5. Que é o reino de Deus?
(Rm 14.17-20)
“Se a primeira
verdade teológica que suporta o apelo de Paulo para que os fortes se controlem
é a cruz de Cristo, a segunda é o reino de Deus, isto é, o domínio gracioso de
Deus através de Cristo e pelo Espírito na vida do seu povo, proporcionando-lhes
uma livre salvação e exigindo uma obediência radical” (A Mensagem aos Romanos,
p.443).
Assim, vamos
contribuir para a paz e a edificação mútua. A igreja não deve ser edificada
isoladamente, mas sua construção precisa acontecer em conjunto. Igreja é um
edifício espiritual que necessita ser bem planejado, em que cada um tenha seu
lugar e desenvolva seu dom (Ef 4; 1Co 12). Não podemos permitir que questões
pessoais afetem a obra de Deus. Algo que é bom para nós pode ser um obstáculo
aos outros. O reino de Deus exige unidade.
6. A pureza ou a
impureza estão na consciência (Rm 14.14,22)
Paulo não está
levando em consideração o padrão absoluto de Deus em relação à postura do
crente. Nesse caso, a consciência não seria levada em conta, e sim a própria
conduta. No texto, o apóstolo deixa claro que o fazer, por si só, e o não fazer
é a mesma coisa perante Deus. O apóstolo tinha convicção de que todas as coisas
foram criadas por Deus, e tudo que foi criado é bom. Assim, os alimentos e as
bebidas que estão sendo discutidos na igreja de Roma são bons porque foi Deus
quem os fez. No entanto, nem todos interpretavam a questão, ou ainda o fazem,
sob essa perspectiva. Para a pessoa que considera algum alimento ou bebida algo
impuro, sua consciência aponta um pecado do qual não quer participar, por isso
Paulo diz que ela não deve comer ou beber tal coisa.
Devemos ter certeza
de que nossa consciência está limpa diante de Deus. Também precisamos lembrar
que não podemos fazer nada que cause a queda de um irmão. Nesse caso, o que é
bom para nós pode levar outros ao pecado. Então, o nosso bem se torna mal para
ele (1Co 8.10-11). Tal alternativa motivou Paulo a concluir que não devemos
fazer nada que sirva de tropeço ao nosso irmão (Rm 14.21; 1Co 8.13).
7. A fé é algo
pessoal (Rm 14.23)
O apóstolo conclui o
capítulo 14 fazendo distinção entre crer e agir, entre falar uma coisa e fazer
outra. Warren Wiersbe, citado por Hernandes D. Lopes, diz que “nenhum cristão
pode ‘tomar emprestadas’ as convicções de outro para ter uma vida cristã
honesta” (Romanos – o evangelho segundo Paulo, p.457). O crente que não tem
certeza de que está fazendo a coisa certa, mas o faz, se condena em seu ato.

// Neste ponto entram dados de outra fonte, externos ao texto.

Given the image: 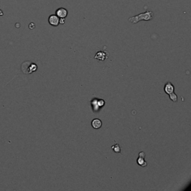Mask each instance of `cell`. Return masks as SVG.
<instances>
[{
    "mask_svg": "<svg viewBox=\"0 0 191 191\" xmlns=\"http://www.w3.org/2000/svg\"><path fill=\"white\" fill-rule=\"evenodd\" d=\"M153 17H154V13L152 11L147 10L144 13L130 17L128 19V21L133 23V24H136V23H138L140 21H142V20H145V21L152 20L153 19Z\"/></svg>",
    "mask_w": 191,
    "mask_h": 191,
    "instance_id": "cell-1",
    "label": "cell"
},
{
    "mask_svg": "<svg viewBox=\"0 0 191 191\" xmlns=\"http://www.w3.org/2000/svg\"><path fill=\"white\" fill-rule=\"evenodd\" d=\"M60 18L56 14H52L49 17V23L52 26H58L59 25Z\"/></svg>",
    "mask_w": 191,
    "mask_h": 191,
    "instance_id": "cell-2",
    "label": "cell"
},
{
    "mask_svg": "<svg viewBox=\"0 0 191 191\" xmlns=\"http://www.w3.org/2000/svg\"><path fill=\"white\" fill-rule=\"evenodd\" d=\"M68 14V11L64 8H60L56 11V15L59 18H66Z\"/></svg>",
    "mask_w": 191,
    "mask_h": 191,
    "instance_id": "cell-3",
    "label": "cell"
},
{
    "mask_svg": "<svg viewBox=\"0 0 191 191\" xmlns=\"http://www.w3.org/2000/svg\"><path fill=\"white\" fill-rule=\"evenodd\" d=\"M164 91L166 93H167V94L170 95V93H172L174 92V86L172 85L171 83L166 84L164 87Z\"/></svg>",
    "mask_w": 191,
    "mask_h": 191,
    "instance_id": "cell-4",
    "label": "cell"
},
{
    "mask_svg": "<svg viewBox=\"0 0 191 191\" xmlns=\"http://www.w3.org/2000/svg\"><path fill=\"white\" fill-rule=\"evenodd\" d=\"M92 126L93 128L95 129H99L102 127V121L99 120V119H94L93 121H92Z\"/></svg>",
    "mask_w": 191,
    "mask_h": 191,
    "instance_id": "cell-5",
    "label": "cell"
},
{
    "mask_svg": "<svg viewBox=\"0 0 191 191\" xmlns=\"http://www.w3.org/2000/svg\"><path fill=\"white\" fill-rule=\"evenodd\" d=\"M108 57V55L107 53H104L102 52H99L96 54L95 56V58L97 59L98 61H104L105 59H106Z\"/></svg>",
    "mask_w": 191,
    "mask_h": 191,
    "instance_id": "cell-6",
    "label": "cell"
},
{
    "mask_svg": "<svg viewBox=\"0 0 191 191\" xmlns=\"http://www.w3.org/2000/svg\"><path fill=\"white\" fill-rule=\"evenodd\" d=\"M138 164L141 166H146L147 165V164L144 160V158L142 157H139V158L138 159Z\"/></svg>",
    "mask_w": 191,
    "mask_h": 191,
    "instance_id": "cell-7",
    "label": "cell"
},
{
    "mask_svg": "<svg viewBox=\"0 0 191 191\" xmlns=\"http://www.w3.org/2000/svg\"><path fill=\"white\" fill-rule=\"evenodd\" d=\"M170 98L172 101L175 102H177V100H178V96H176L175 93H174V92H173V93H170Z\"/></svg>",
    "mask_w": 191,
    "mask_h": 191,
    "instance_id": "cell-8",
    "label": "cell"
},
{
    "mask_svg": "<svg viewBox=\"0 0 191 191\" xmlns=\"http://www.w3.org/2000/svg\"><path fill=\"white\" fill-rule=\"evenodd\" d=\"M112 149H114L116 152H120V146L118 144H116L115 146H112Z\"/></svg>",
    "mask_w": 191,
    "mask_h": 191,
    "instance_id": "cell-9",
    "label": "cell"
},
{
    "mask_svg": "<svg viewBox=\"0 0 191 191\" xmlns=\"http://www.w3.org/2000/svg\"><path fill=\"white\" fill-rule=\"evenodd\" d=\"M65 23V18H60L59 24H64Z\"/></svg>",
    "mask_w": 191,
    "mask_h": 191,
    "instance_id": "cell-10",
    "label": "cell"
},
{
    "mask_svg": "<svg viewBox=\"0 0 191 191\" xmlns=\"http://www.w3.org/2000/svg\"><path fill=\"white\" fill-rule=\"evenodd\" d=\"M34 27H35V25H34V23H30L29 24V28H31V29H33V28H34Z\"/></svg>",
    "mask_w": 191,
    "mask_h": 191,
    "instance_id": "cell-11",
    "label": "cell"
},
{
    "mask_svg": "<svg viewBox=\"0 0 191 191\" xmlns=\"http://www.w3.org/2000/svg\"><path fill=\"white\" fill-rule=\"evenodd\" d=\"M139 157L145 158V153H144V152H140V156H139Z\"/></svg>",
    "mask_w": 191,
    "mask_h": 191,
    "instance_id": "cell-12",
    "label": "cell"
},
{
    "mask_svg": "<svg viewBox=\"0 0 191 191\" xmlns=\"http://www.w3.org/2000/svg\"><path fill=\"white\" fill-rule=\"evenodd\" d=\"M2 15H3V11L0 10V16H2Z\"/></svg>",
    "mask_w": 191,
    "mask_h": 191,
    "instance_id": "cell-13",
    "label": "cell"
},
{
    "mask_svg": "<svg viewBox=\"0 0 191 191\" xmlns=\"http://www.w3.org/2000/svg\"><path fill=\"white\" fill-rule=\"evenodd\" d=\"M19 26H20L19 23H16V28H19Z\"/></svg>",
    "mask_w": 191,
    "mask_h": 191,
    "instance_id": "cell-14",
    "label": "cell"
}]
</instances>
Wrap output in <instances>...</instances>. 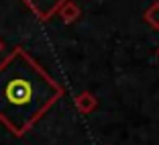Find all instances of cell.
<instances>
[{
  "mask_svg": "<svg viewBox=\"0 0 159 145\" xmlns=\"http://www.w3.org/2000/svg\"><path fill=\"white\" fill-rule=\"evenodd\" d=\"M25 2H27L29 8L35 10L41 19H47V16L53 12V8L57 6V2H59V0H25Z\"/></svg>",
  "mask_w": 159,
  "mask_h": 145,
  "instance_id": "2",
  "label": "cell"
},
{
  "mask_svg": "<svg viewBox=\"0 0 159 145\" xmlns=\"http://www.w3.org/2000/svg\"><path fill=\"white\" fill-rule=\"evenodd\" d=\"M2 49H4V43H2V39H0V51H2Z\"/></svg>",
  "mask_w": 159,
  "mask_h": 145,
  "instance_id": "3",
  "label": "cell"
},
{
  "mask_svg": "<svg viewBox=\"0 0 159 145\" xmlns=\"http://www.w3.org/2000/svg\"><path fill=\"white\" fill-rule=\"evenodd\" d=\"M59 94V86L23 47L0 63V123L12 135H25Z\"/></svg>",
  "mask_w": 159,
  "mask_h": 145,
  "instance_id": "1",
  "label": "cell"
}]
</instances>
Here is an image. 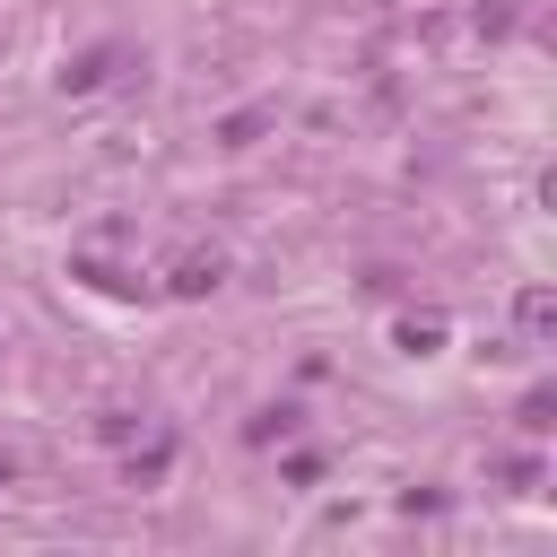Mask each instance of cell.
I'll list each match as a JSON object with an SVG mask.
<instances>
[{
	"mask_svg": "<svg viewBox=\"0 0 557 557\" xmlns=\"http://www.w3.org/2000/svg\"><path fill=\"white\" fill-rule=\"evenodd\" d=\"M218 278H226V261H218V252H191V261L174 270V287H183V296H209Z\"/></svg>",
	"mask_w": 557,
	"mask_h": 557,
	"instance_id": "6da1fadb",
	"label": "cell"
}]
</instances>
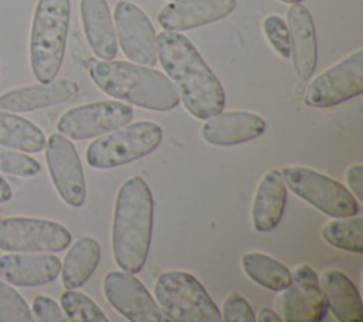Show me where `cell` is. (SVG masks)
<instances>
[{"label":"cell","mask_w":363,"mask_h":322,"mask_svg":"<svg viewBox=\"0 0 363 322\" xmlns=\"http://www.w3.org/2000/svg\"><path fill=\"white\" fill-rule=\"evenodd\" d=\"M156 50L190 115L204 121L224 109L225 94L221 82L186 35L162 31L156 35Z\"/></svg>","instance_id":"cell-1"},{"label":"cell","mask_w":363,"mask_h":322,"mask_svg":"<svg viewBox=\"0 0 363 322\" xmlns=\"http://www.w3.org/2000/svg\"><path fill=\"white\" fill-rule=\"evenodd\" d=\"M153 194L147 182L133 176L118 190L112 221V252L116 265L136 274L146 264L153 230Z\"/></svg>","instance_id":"cell-2"},{"label":"cell","mask_w":363,"mask_h":322,"mask_svg":"<svg viewBox=\"0 0 363 322\" xmlns=\"http://www.w3.org/2000/svg\"><path fill=\"white\" fill-rule=\"evenodd\" d=\"M89 77L106 95L149 111L166 112L180 104L179 92L163 72L116 60H92Z\"/></svg>","instance_id":"cell-3"},{"label":"cell","mask_w":363,"mask_h":322,"mask_svg":"<svg viewBox=\"0 0 363 322\" xmlns=\"http://www.w3.org/2000/svg\"><path fill=\"white\" fill-rule=\"evenodd\" d=\"M71 0H38L30 33V65L38 82L58 75L67 47Z\"/></svg>","instance_id":"cell-4"},{"label":"cell","mask_w":363,"mask_h":322,"mask_svg":"<svg viewBox=\"0 0 363 322\" xmlns=\"http://www.w3.org/2000/svg\"><path fill=\"white\" fill-rule=\"evenodd\" d=\"M159 308L174 322H221V312L203 284L184 271H167L155 282Z\"/></svg>","instance_id":"cell-5"},{"label":"cell","mask_w":363,"mask_h":322,"mask_svg":"<svg viewBox=\"0 0 363 322\" xmlns=\"http://www.w3.org/2000/svg\"><path fill=\"white\" fill-rule=\"evenodd\" d=\"M162 139L163 131L155 122L128 123L92 140L86 148L85 159L95 169L119 167L156 150Z\"/></svg>","instance_id":"cell-6"},{"label":"cell","mask_w":363,"mask_h":322,"mask_svg":"<svg viewBox=\"0 0 363 322\" xmlns=\"http://www.w3.org/2000/svg\"><path fill=\"white\" fill-rule=\"evenodd\" d=\"M281 173L294 194L323 214L342 218L359 213L356 197L340 182L303 166H288Z\"/></svg>","instance_id":"cell-7"},{"label":"cell","mask_w":363,"mask_h":322,"mask_svg":"<svg viewBox=\"0 0 363 322\" xmlns=\"http://www.w3.org/2000/svg\"><path fill=\"white\" fill-rule=\"evenodd\" d=\"M72 235L62 224L34 217L0 218V250L9 252H60Z\"/></svg>","instance_id":"cell-8"},{"label":"cell","mask_w":363,"mask_h":322,"mask_svg":"<svg viewBox=\"0 0 363 322\" xmlns=\"http://www.w3.org/2000/svg\"><path fill=\"white\" fill-rule=\"evenodd\" d=\"M133 108L123 101H96L68 109L57 123L60 133L72 140H85L128 125Z\"/></svg>","instance_id":"cell-9"},{"label":"cell","mask_w":363,"mask_h":322,"mask_svg":"<svg viewBox=\"0 0 363 322\" xmlns=\"http://www.w3.org/2000/svg\"><path fill=\"white\" fill-rule=\"evenodd\" d=\"M363 92V51L347 55L318 75L308 87L305 104L311 108H329Z\"/></svg>","instance_id":"cell-10"},{"label":"cell","mask_w":363,"mask_h":322,"mask_svg":"<svg viewBox=\"0 0 363 322\" xmlns=\"http://www.w3.org/2000/svg\"><path fill=\"white\" fill-rule=\"evenodd\" d=\"M44 149L48 173L57 193L65 204L81 207L86 197V183L74 143L62 133H52Z\"/></svg>","instance_id":"cell-11"},{"label":"cell","mask_w":363,"mask_h":322,"mask_svg":"<svg viewBox=\"0 0 363 322\" xmlns=\"http://www.w3.org/2000/svg\"><path fill=\"white\" fill-rule=\"evenodd\" d=\"M106 301L130 322L169 321L146 287L133 274L109 271L104 278Z\"/></svg>","instance_id":"cell-12"},{"label":"cell","mask_w":363,"mask_h":322,"mask_svg":"<svg viewBox=\"0 0 363 322\" xmlns=\"http://www.w3.org/2000/svg\"><path fill=\"white\" fill-rule=\"evenodd\" d=\"M278 305L286 322H319L328 312V301L316 272L302 264L291 274V284L282 289Z\"/></svg>","instance_id":"cell-13"},{"label":"cell","mask_w":363,"mask_h":322,"mask_svg":"<svg viewBox=\"0 0 363 322\" xmlns=\"http://www.w3.org/2000/svg\"><path fill=\"white\" fill-rule=\"evenodd\" d=\"M113 17L123 54L135 64L156 65V31L146 13L139 6L122 0L115 6Z\"/></svg>","instance_id":"cell-14"},{"label":"cell","mask_w":363,"mask_h":322,"mask_svg":"<svg viewBox=\"0 0 363 322\" xmlns=\"http://www.w3.org/2000/svg\"><path fill=\"white\" fill-rule=\"evenodd\" d=\"M235 6L237 0H174L160 10L157 20L164 31H186L230 16Z\"/></svg>","instance_id":"cell-15"},{"label":"cell","mask_w":363,"mask_h":322,"mask_svg":"<svg viewBox=\"0 0 363 322\" xmlns=\"http://www.w3.org/2000/svg\"><path fill=\"white\" fill-rule=\"evenodd\" d=\"M200 128L203 140L213 146H235L259 138L267 128V122L258 113L250 111L220 112Z\"/></svg>","instance_id":"cell-16"},{"label":"cell","mask_w":363,"mask_h":322,"mask_svg":"<svg viewBox=\"0 0 363 322\" xmlns=\"http://www.w3.org/2000/svg\"><path fill=\"white\" fill-rule=\"evenodd\" d=\"M60 271V258L48 252H13L0 257V279L16 287L48 284Z\"/></svg>","instance_id":"cell-17"},{"label":"cell","mask_w":363,"mask_h":322,"mask_svg":"<svg viewBox=\"0 0 363 322\" xmlns=\"http://www.w3.org/2000/svg\"><path fill=\"white\" fill-rule=\"evenodd\" d=\"M79 87L71 79L40 82L0 95V111L21 113L55 106L77 96Z\"/></svg>","instance_id":"cell-18"},{"label":"cell","mask_w":363,"mask_h":322,"mask_svg":"<svg viewBox=\"0 0 363 322\" xmlns=\"http://www.w3.org/2000/svg\"><path fill=\"white\" fill-rule=\"evenodd\" d=\"M288 30L295 72L301 79H309L318 64V41L312 14L303 4L295 3L289 7Z\"/></svg>","instance_id":"cell-19"},{"label":"cell","mask_w":363,"mask_h":322,"mask_svg":"<svg viewBox=\"0 0 363 322\" xmlns=\"http://www.w3.org/2000/svg\"><path fill=\"white\" fill-rule=\"evenodd\" d=\"M286 201V186L282 173L278 169L268 170L259 180L252 209L251 221L252 227L258 233H268L274 230L284 214Z\"/></svg>","instance_id":"cell-20"},{"label":"cell","mask_w":363,"mask_h":322,"mask_svg":"<svg viewBox=\"0 0 363 322\" xmlns=\"http://www.w3.org/2000/svg\"><path fill=\"white\" fill-rule=\"evenodd\" d=\"M81 20L86 41L99 60H113L118 41L106 0H81Z\"/></svg>","instance_id":"cell-21"},{"label":"cell","mask_w":363,"mask_h":322,"mask_svg":"<svg viewBox=\"0 0 363 322\" xmlns=\"http://www.w3.org/2000/svg\"><path fill=\"white\" fill-rule=\"evenodd\" d=\"M328 301V309L340 322H362L363 304L360 294L347 275L339 270H326L319 279Z\"/></svg>","instance_id":"cell-22"},{"label":"cell","mask_w":363,"mask_h":322,"mask_svg":"<svg viewBox=\"0 0 363 322\" xmlns=\"http://www.w3.org/2000/svg\"><path fill=\"white\" fill-rule=\"evenodd\" d=\"M101 261V245L94 237L77 240L61 264V281L65 289L82 287L95 272Z\"/></svg>","instance_id":"cell-23"},{"label":"cell","mask_w":363,"mask_h":322,"mask_svg":"<svg viewBox=\"0 0 363 322\" xmlns=\"http://www.w3.org/2000/svg\"><path fill=\"white\" fill-rule=\"evenodd\" d=\"M44 132L31 121L13 112L0 111V146L38 153L45 148Z\"/></svg>","instance_id":"cell-24"},{"label":"cell","mask_w":363,"mask_h":322,"mask_svg":"<svg viewBox=\"0 0 363 322\" xmlns=\"http://www.w3.org/2000/svg\"><path fill=\"white\" fill-rule=\"evenodd\" d=\"M241 267L248 278L269 291H282L291 284L289 268L264 252L244 254Z\"/></svg>","instance_id":"cell-25"},{"label":"cell","mask_w":363,"mask_h":322,"mask_svg":"<svg viewBox=\"0 0 363 322\" xmlns=\"http://www.w3.org/2000/svg\"><path fill=\"white\" fill-rule=\"evenodd\" d=\"M322 238L329 245L349 252H363V218L342 217L322 227Z\"/></svg>","instance_id":"cell-26"},{"label":"cell","mask_w":363,"mask_h":322,"mask_svg":"<svg viewBox=\"0 0 363 322\" xmlns=\"http://www.w3.org/2000/svg\"><path fill=\"white\" fill-rule=\"evenodd\" d=\"M60 306L67 319L72 322H108L106 315L94 299L74 289L61 294Z\"/></svg>","instance_id":"cell-27"},{"label":"cell","mask_w":363,"mask_h":322,"mask_svg":"<svg viewBox=\"0 0 363 322\" xmlns=\"http://www.w3.org/2000/svg\"><path fill=\"white\" fill-rule=\"evenodd\" d=\"M34 316L26 299L0 279V322H31Z\"/></svg>","instance_id":"cell-28"},{"label":"cell","mask_w":363,"mask_h":322,"mask_svg":"<svg viewBox=\"0 0 363 322\" xmlns=\"http://www.w3.org/2000/svg\"><path fill=\"white\" fill-rule=\"evenodd\" d=\"M40 163L24 153L14 149L0 146V172L20 177H30L40 173Z\"/></svg>","instance_id":"cell-29"},{"label":"cell","mask_w":363,"mask_h":322,"mask_svg":"<svg viewBox=\"0 0 363 322\" xmlns=\"http://www.w3.org/2000/svg\"><path fill=\"white\" fill-rule=\"evenodd\" d=\"M264 33L272 48L282 57L288 58L291 55V41H289V30L286 23L275 14L268 16L264 20Z\"/></svg>","instance_id":"cell-30"},{"label":"cell","mask_w":363,"mask_h":322,"mask_svg":"<svg viewBox=\"0 0 363 322\" xmlns=\"http://www.w3.org/2000/svg\"><path fill=\"white\" fill-rule=\"evenodd\" d=\"M221 319L224 322H255V313L250 306V302L238 292H231L224 304Z\"/></svg>","instance_id":"cell-31"},{"label":"cell","mask_w":363,"mask_h":322,"mask_svg":"<svg viewBox=\"0 0 363 322\" xmlns=\"http://www.w3.org/2000/svg\"><path fill=\"white\" fill-rule=\"evenodd\" d=\"M31 313L40 322H65L68 321L61 306L50 296L38 295L33 299Z\"/></svg>","instance_id":"cell-32"},{"label":"cell","mask_w":363,"mask_h":322,"mask_svg":"<svg viewBox=\"0 0 363 322\" xmlns=\"http://www.w3.org/2000/svg\"><path fill=\"white\" fill-rule=\"evenodd\" d=\"M346 182L350 189V193L356 197L357 201L363 200V166L360 163L352 165L346 170Z\"/></svg>","instance_id":"cell-33"},{"label":"cell","mask_w":363,"mask_h":322,"mask_svg":"<svg viewBox=\"0 0 363 322\" xmlns=\"http://www.w3.org/2000/svg\"><path fill=\"white\" fill-rule=\"evenodd\" d=\"M255 319L258 322H282L284 321L282 316L271 308H261L258 312V316H255Z\"/></svg>","instance_id":"cell-34"},{"label":"cell","mask_w":363,"mask_h":322,"mask_svg":"<svg viewBox=\"0 0 363 322\" xmlns=\"http://www.w3.org/2000/svg\"><path fill=\"white\" fill-rule=\"evenodd\" d=\"M11 199V187L6 179L0 176V203H6Z\"/></svg>","instance_id":"cell-35"},{"label":"cell","mask_w":363,"mask_h":322,"mask_svg":"<svg viewBox=\"0 0 363 322\" xmlns=\"http://www.w3.org/2000/svg\"><path fill=\"white\" fill-rule=\"evenodd\" d=\"M284 3H289V4H295V3H301L302 0H281Z\"/></svg>","instance_id":"cell-36"},{"label":"cell","mask_w":363,"mask_h":322,"mask_svg":"<svg viewBox=\"0 0 363 322\" xmlns=\"http://www.w3.org/2000/svg\"><path fill=\"white\" fill-rule=\"evenodd\" d=\"M0 82H1V72H0Z\"/></svg>","instance_id":"cell-37"},{"label":"cell","mask_w":363,"mask_h":322,"mask_svg":"<svg viewBox=\"0 0 363 322\" xmlns=\"http://www.w3.org/2000/svg\"><path fill=\"white\" fill-rule=\"evenodd\" d=\"M0 218H1V211H0Z\"/></svg>","instance_id":"cell-38"},{"label":"cell","mask_w":363,"mask_h":322,"mask_svg":"<svg viewBox=\"0 0 363 322\" xmlns=\"http://www.w3.org/2000/svg\"><path fill=\"white\" fill-rule=\"evenodd\" d=\"M173 1H174V0H173Z\"/></svg>","instance_id":"cell-39"}]
</instances>
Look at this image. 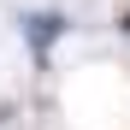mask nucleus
I'll return each instance as SVG.
<instances>
[{
  "instance_id": "obj_1",
  "label": "nucleus",
  "mask_w": 130,
  "mask_h": 130,
  "mask_svg": "<svg viewBox=\"0 0 130 130\" xmlns=\"http://www.w3.org/2000/svg\"><path fill=\"white\" fill-rule=\"evenodd\" d=\"M59 30H65V24H59L53 12H36V18H24V36L36 41V53H47V41H53Z\"/></svg>"
}]
</instances>
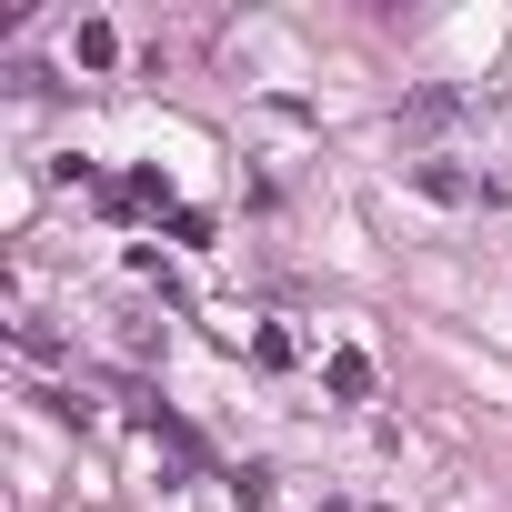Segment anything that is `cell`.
<instances>
[{"mask_svg": "<svg viewBox=\"0 0 512 512\" xmlns=\"http://www.w3.org/2000/svg\"><path fill=\"white\" fill-rule=\"evenodd\" d=\"M322 512H352V502H322Z\"/></svg>", "mask_w": 512, "mask_h": 512, "instance_id": "4", "label": "cell"}, {"mask_svg": "<svg viewBox=\"0 0 512 512\" xmlns=\"http://www.w3.org/2000/svg\"><path fill=\"white\" fill-rule=\"evenodd\" d=\"M412 191H432V201H492V181H472L452 161H412Z\"/></svg>", "mask_w": 512, "mask_h": 512, "instance_id": "1", "label": "cell"}, {"mask_svg": "<svg viewBox=\"0 0 512 512\" xmlns=\"http://www.w3.org/2000/svg\"><path fill=\"white\" fill-rule=\"evenodd\" d=\"M452 111H462V101H452V91H412V111H402V121H412V131H442V121H452Z\"/></svg>", "mask_w": 512, "mask_h": 512, "instance_id": "3", "label": "cell"}, {"mask_svg": "<svg viewBox=\"0 0 512 512\" xmlns=\"http://www.w3.org/2000/svg\"><path fill=\"white\" fill-rule=\"evenodd\" d=\"M322 382H332L342 402H362V392H372V362H362V352H332V362H322Z\"/></svg>", "mask_w": 512, "mask_h": 512, "instance_id": "2", "label": "cell"}]
</instances>
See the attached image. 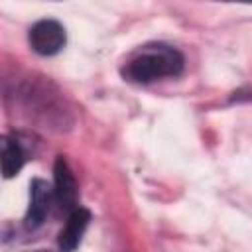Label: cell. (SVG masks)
Here are the masks:
<instances>
[{
  "label": "cell",
  "mask_w": 252,
  "mask_h": 252,
  "mask_svg": "<svg viewBox=\"0 0 252 252\" xmlns=\"http://www.w3.org/2000/svg\"><path fill=\"white\" fill-rule=\"evenodd\" d=\"M183 71V55L163 43L140 47L122 67V77L130 83H152L163 77H177Z\"/></svg>",
  "instance_id": "6da1fadb"
},
{
  "label": "cell",
  "mask_w": 252,
  "mask_h": 252,
  "mask_svg": "<svg viewBox=\"0 0 252 252\" xmlns=\"http://www.w3.org/2000/svg\"><path fill=\"white\" fill-rule=\"evenodd\" d=\"M30 45L39 55H55L65 45V28L55 20H39L30 30Z\"/></svg>",
  "instance_id": "7a4b0ae2"
},
{
  "label": "cell",
  "mask_w": 252,
  "mask_h": 252,
  "mask_svg": "<svg viewBox=\"0 0 252 252\" xmlns=\"http://www.w3.org/2000/svg\"><path fill=\"white\" fill-rule=\"evenodd\" d=\"M30 189L32 191H30V207H28V215H26V226L37 228L45 220V217L51 209V203L55 199V191L43 179H33Z\"/></svg>",
  "instance_id": "3957f363"
},
{
  "label": "cell",
  "mask_w": 252,
  "mask_h": 252,
  "mask_svg": "<svg viewBox=\"0 0 252 252\" xmlns=\"http://www.w3.org/2000/svg\"><path fill=\"white\" fill-rule=\"evenodd\" d=\"M53 177H55L53 191H55L57 205L61 207V211H69V213L75 211L79 207L77 205V183L63 158H57L55 167H53Z\"/></svg>",
  "instance_id": "277c9868"
},
{
  "label": "cell",
  "mask_w": 252,
  "mask_h": 252,
  "mask_svg": "<svg viewBox=\"0 0 252 252\" xmlns=\"http://www.w3.org/2000/svg\"><path fill=\"white\" fill-rule=\"evenodd\" d=\"M89 220H91V213L83 207H77L75 211L69 213L67 222L61 228L59 240H57L61 252H73L79 246V242H81V238L89 226Z\"/></svg>",
  "instance_id": "5b68a950"
},
{
  "label": "cell",
  "mask_w": 252,
  "mask_h": 252,
  "mask_svg": "<svg viewBox=\"0 0 252 252\" xmlns=\"http://www.w3.org/2000/svg\"><path fill=\"white\" fill-rule=\"evenodd\" d=\"M24 165V152L12 138H2V173L6 179L14 177Z\"/></svg>",
  "instance_id": "8992f818"
},
{
  "label": "cell",
  "mask_w": 252,
  "mask_h": 252,
  "mask_svg": "<svg viewBox=\"0 0 252 252\" xmlns=\"http://www.w3.org/2000/svg\"><path fill=\"white\" fill-rule=\"evenodd\" d=\"M248 98H252V89H250V91H248Z\"/></svg>",
  "instance_id": "52a82bcc"
}]
</instances>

Isso porque sua ação não está em harmonia com sua convicção interior, ou seja, com
sua fé. Tudo o que não é feito em harmonia com a convicção de que está de
acordo com a Bíblia é pecado, embora, por si só, possa ser uma ação correta.
Romanos para hoje
Ao mesmo tempo em que
a igreja é uma unidade, ela também se reveste da diversidade. Isso implica
necessidade de relacionamento maduro entre pessoas com ideias e convicções
distintas. Como você tem tratado o irmão fraco da sua igreja? Como tem se
relacionado com o irmão mais forte de sua igreja?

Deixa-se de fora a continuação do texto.